Outward Bound

The 5280 field guide to taking your child’s learning outside of the classroom—and into the world. 

August 2015

—Jan Von Holleben / Trunk Archive


After six weeks in Costa Rica with two kids under the age of six, Boulder mom Sabina Mackay dishes on what her family learned along the way.

1. Pack a set of PJs instead of extra clothes. They are infinitely more comfortable and easy to squash into a backpack, and people love seeing kids running around in jammies at any time of the day. 

2. Bring a lightweight, hands-free baby carrier, such as the Boba 4G Carrier, instead of a stroller. It’s easier to carry your kid kangaroo-style and let her walk when she wants than to haul around a four-wheeled anchor. (Plus, you can often rent a stroller at your destination.)

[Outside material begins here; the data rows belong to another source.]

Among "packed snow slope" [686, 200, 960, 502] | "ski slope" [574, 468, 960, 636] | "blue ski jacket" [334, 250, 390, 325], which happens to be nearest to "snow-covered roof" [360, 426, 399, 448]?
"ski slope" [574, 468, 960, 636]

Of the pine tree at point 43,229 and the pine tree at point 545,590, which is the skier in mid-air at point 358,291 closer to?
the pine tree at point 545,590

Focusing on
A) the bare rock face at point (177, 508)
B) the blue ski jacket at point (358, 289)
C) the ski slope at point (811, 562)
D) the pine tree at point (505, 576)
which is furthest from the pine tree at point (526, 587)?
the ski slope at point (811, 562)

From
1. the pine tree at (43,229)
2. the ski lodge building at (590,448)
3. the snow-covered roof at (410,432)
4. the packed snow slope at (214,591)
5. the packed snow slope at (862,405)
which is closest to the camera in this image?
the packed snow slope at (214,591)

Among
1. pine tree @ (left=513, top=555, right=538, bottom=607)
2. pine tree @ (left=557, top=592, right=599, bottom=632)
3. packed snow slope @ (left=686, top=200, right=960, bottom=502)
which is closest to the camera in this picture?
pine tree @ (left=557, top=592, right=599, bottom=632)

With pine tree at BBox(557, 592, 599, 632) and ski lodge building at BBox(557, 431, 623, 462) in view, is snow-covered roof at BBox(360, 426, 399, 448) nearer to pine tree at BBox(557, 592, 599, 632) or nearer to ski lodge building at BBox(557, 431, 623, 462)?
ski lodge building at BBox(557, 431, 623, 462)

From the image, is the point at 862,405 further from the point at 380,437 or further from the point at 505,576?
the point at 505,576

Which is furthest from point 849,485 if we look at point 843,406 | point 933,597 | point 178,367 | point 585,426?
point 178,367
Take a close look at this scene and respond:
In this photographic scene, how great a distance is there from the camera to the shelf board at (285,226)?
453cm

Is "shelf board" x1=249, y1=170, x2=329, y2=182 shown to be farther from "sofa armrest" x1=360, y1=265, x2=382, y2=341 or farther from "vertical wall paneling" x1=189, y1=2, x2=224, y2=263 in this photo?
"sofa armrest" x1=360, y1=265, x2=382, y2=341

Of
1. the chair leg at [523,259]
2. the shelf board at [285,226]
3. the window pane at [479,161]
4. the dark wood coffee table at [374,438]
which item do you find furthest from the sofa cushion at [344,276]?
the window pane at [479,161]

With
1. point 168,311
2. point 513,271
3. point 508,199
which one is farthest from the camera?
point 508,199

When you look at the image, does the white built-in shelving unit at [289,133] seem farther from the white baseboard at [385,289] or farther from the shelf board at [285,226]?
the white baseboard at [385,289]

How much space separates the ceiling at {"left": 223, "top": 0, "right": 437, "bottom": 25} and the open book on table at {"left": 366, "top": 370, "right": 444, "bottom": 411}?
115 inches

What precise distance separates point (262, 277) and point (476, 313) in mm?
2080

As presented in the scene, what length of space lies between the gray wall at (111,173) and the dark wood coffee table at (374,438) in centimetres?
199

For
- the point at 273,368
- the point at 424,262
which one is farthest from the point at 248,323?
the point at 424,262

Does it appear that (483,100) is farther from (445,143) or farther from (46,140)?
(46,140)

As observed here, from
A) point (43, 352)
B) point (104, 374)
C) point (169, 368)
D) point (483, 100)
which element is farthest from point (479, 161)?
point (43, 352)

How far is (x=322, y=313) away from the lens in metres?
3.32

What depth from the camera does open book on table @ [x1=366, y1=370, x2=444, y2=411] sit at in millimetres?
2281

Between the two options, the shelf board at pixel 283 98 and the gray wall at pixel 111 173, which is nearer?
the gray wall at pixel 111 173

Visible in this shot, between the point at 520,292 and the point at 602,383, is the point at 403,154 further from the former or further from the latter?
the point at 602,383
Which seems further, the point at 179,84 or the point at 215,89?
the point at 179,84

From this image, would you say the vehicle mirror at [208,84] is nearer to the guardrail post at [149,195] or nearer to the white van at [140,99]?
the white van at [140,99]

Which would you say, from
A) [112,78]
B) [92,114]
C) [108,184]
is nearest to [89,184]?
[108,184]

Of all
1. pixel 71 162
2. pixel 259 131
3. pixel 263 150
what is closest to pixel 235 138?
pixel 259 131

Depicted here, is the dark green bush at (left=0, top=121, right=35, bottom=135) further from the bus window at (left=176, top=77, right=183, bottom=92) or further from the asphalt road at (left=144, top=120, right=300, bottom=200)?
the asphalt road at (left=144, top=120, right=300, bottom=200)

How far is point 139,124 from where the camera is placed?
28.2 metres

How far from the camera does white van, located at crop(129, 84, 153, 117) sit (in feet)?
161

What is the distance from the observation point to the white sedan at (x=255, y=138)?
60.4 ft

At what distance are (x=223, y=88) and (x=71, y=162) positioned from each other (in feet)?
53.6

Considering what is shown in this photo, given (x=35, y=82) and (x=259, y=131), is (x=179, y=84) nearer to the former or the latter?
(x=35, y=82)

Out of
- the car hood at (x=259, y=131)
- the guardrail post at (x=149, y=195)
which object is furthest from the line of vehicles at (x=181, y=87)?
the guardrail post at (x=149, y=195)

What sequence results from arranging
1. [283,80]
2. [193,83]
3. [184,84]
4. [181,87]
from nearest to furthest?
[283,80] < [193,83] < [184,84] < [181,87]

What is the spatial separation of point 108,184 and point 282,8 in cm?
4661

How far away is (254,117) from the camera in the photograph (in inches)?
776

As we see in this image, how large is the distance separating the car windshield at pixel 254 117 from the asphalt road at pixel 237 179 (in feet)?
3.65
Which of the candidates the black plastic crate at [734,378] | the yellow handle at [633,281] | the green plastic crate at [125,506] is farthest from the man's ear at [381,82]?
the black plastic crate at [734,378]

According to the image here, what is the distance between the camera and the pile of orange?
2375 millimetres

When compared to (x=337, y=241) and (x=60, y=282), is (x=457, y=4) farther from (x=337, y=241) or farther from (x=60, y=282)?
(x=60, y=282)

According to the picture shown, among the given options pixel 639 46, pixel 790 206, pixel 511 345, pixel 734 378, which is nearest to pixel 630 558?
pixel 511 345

3. Skip the suitcase of stuffed animals in favor of lightweight coloring books and paperbacks, and scavenge for toys when you get to your destination. Paper plates can become art canvases. Solo cups help mold sand castles. Or let the kids play dress up with your clothes. 

4. Rent a house and cook in whenever possible. It helps kids get into a routine and ensures fewer restaurant meltdowns. 

5. Don’t expect a one-size-fits-all vacation. Your teenager may want to trek through a humid rainforest while your toddler just wants to play in the wade pool. Ask older kids to pick one activity that is really important to them. Make sure that happens—and encourage them to offer the same courtesy to the rest of the crew. 

—Courtesy of Sabina McKay


One Denver kid visited four countries during his first year—and he was just getting started.

Name: Mateo De Pril

Age: Six years old

Countries Visited: Seven (Greece, Denmark, Costa Rica, France, Belgium, Mexico, and Italy)

Biggest Adventures:

  • 10 days of harvesting olives in Greece
  • Ordering “moules” (mussels) in France at the age of four
  • Sleeping in a “palapa”—an open-side dwelling—in a Mexican jungle

Next Trip: Machu Picchu in Peru

Words from Mom: “I don’t get the sense that any of these things feel daunting to him,” Heather Nielsen says. “I think he is beginning to see the world. I’m not daunted by taking him. It’s just an adventure for us. As a result of all of this, I don’t know what kind of person he is going to be, but he’s adaptable.”